The anchorman shuffled some papers.

‘Home news now, and violence flared again in Chichester as a group of neo-surrealists gathered to celebrate the fourth anniversary of the legalisation of surrealism. On the spot for Toad News Network is Henry Grubb. Henry, how are things down there?’

A shaky live picture came on to the screen, and I stopped for a moment to watch. Behind Grubb was a car that had been overturned and set on fire, and several officers were in riot gear. Henry Grubb, who was in training for the job of Crimean correspondent and secretly hoped that the war wouldn’t end until he had had a chance to get out there, wore a navy blue flak jacket and spoke with the urgent, halting speech of a correspondent in a war zone.

‘Things are a bit hot down here, Brian.
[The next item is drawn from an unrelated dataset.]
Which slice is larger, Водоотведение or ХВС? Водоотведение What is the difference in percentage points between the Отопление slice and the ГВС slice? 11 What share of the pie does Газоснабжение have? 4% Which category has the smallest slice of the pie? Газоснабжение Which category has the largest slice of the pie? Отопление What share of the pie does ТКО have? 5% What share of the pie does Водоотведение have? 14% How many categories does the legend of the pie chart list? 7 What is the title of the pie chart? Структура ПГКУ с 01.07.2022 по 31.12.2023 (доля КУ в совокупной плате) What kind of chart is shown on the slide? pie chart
I’m a hundred yards from the riot zone and I can see several cars overturned and on fire. The police have been trying to keep the factions apart all day, but the sheer weight of numbers has been against them. This evening several hundred Raphaelites surrounded the N’est pas une pipe public house where a hundred neo-surrealists have barricaded themselves in. The demonstrators outside chanted Italian Renaissance slogans and then stones and missiles were thrown. The neo-surrealists responded by charging the lines protected by large soft watches and seemed to be winning until the police moved in. Wait, I can just see a man arrested by the police. I’ll try and get an interview.’